Captain Asbern had been doubtful about setting sail this late in the year. He went cautiously, as near the coasts as was prudent, running for haven at the first sign of a hard blow. Thus he did not reach Denmark until shortly before Christmas. But the passage was free of peril, with no more hardship than seamen should endure.

About midday on the feast of Adam,
Brynhild
lay alongside a Copenhagen dock. After learning whose she was, the harbormaster dispatched a boy to tell the owner.

Snowflakes drifted thinly out of a sky already dusking. The air was mild and damp. Scant traffic moved between walls and arcades, beneath overhanging galleries; yet light from windows, smoke from roofholes, savory odors, sounds of bustle and laughter and song, told how folk indoors were making ready to honor the birth of Our Lord.

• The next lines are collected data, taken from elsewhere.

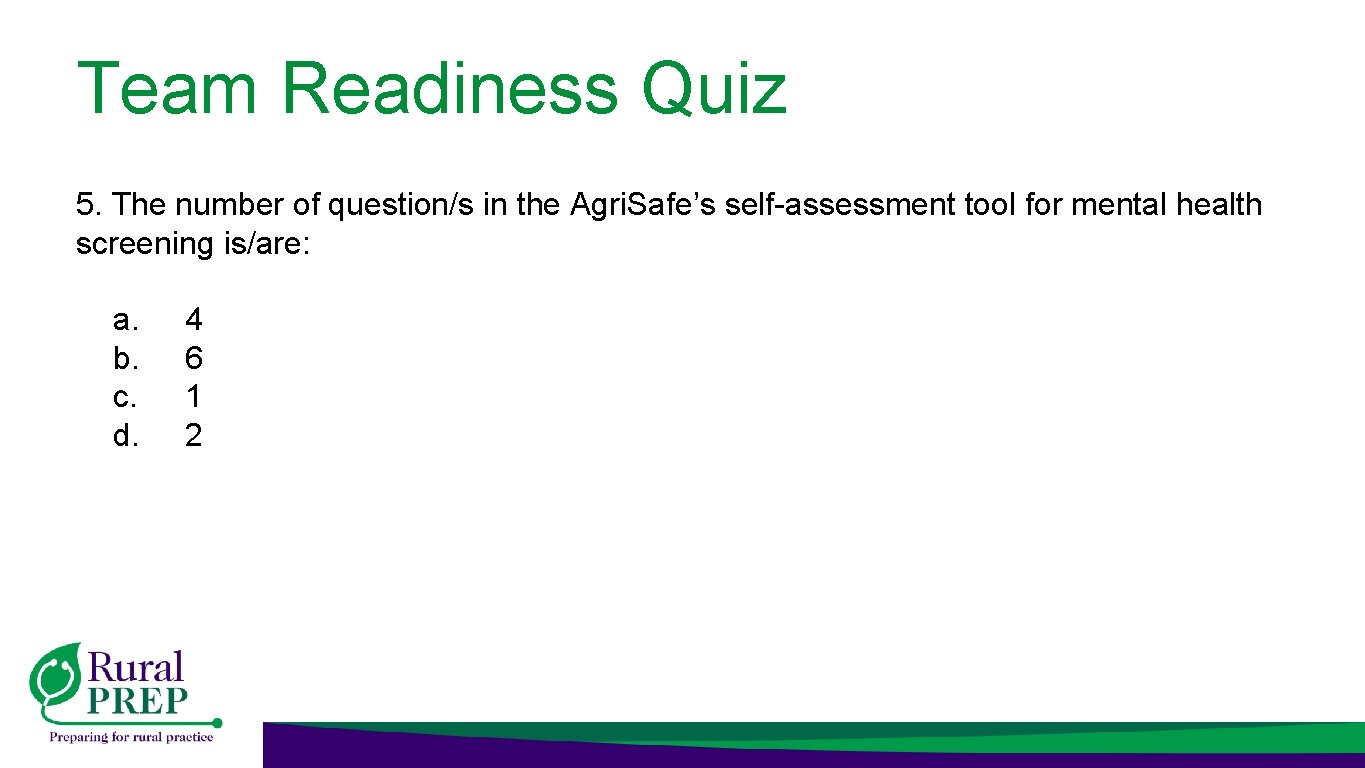 Team Readiness Quiz

5. The number of question/s in the Agri.Safe's self-assessment tool for mental health screening is/are:

a. 4
b. 6
c. 1
d. 2

Rural PREP
Preparing for rural practice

Those twelve days would be like a giant candle in the middle of that cavern which was winter.

Slush plopped under the hoofs of the mules which man and woman rode. Ahead of them, high-booted against muck, went a pair of armed linkbearers. The flames flared and sparked, casting short-lived stars out among the snowflakes.

“We've only time for a few more barebones words ere we reach your house,” she reminded. “The whole tale will be days in the telling.” She thought. “No, years—or a lifespan—for the understanding of it.”

“We will have that lifespan, we twain,” said Niels happily.

She clenched a hand tighter than needful around the reins. “It will not be easy. First, this same eventide—I dread——How…what…shall I tell Ingeborg? Help me think what may wound her the least.”

He flinched. “I was forgetting.”

“Blame not yourself. Joy can so easily be selfish. Once I would have forgotten.”

“Eyjan——”

“I am Dagmar.”

He crossed himself. “Could I forget your own miracle? God forgive!”

“It will not be easy for us,” she repeated. “You must needs bear with me more than most men with their wives: I who in flesh and mind am half a mermaid.”

“And the other half a saint,” Niels answered. A bit of his olden grin flashed forth.
“That
will prove hard on me.”

“No, never say such things,” Dagmar beseeched. “You'll likeliest find me stubborn, quick-tempered, no real womanly meekness in me, strive though I will for it.” She reached toward him. “But oh, Niels, never will I fail in my love for you.”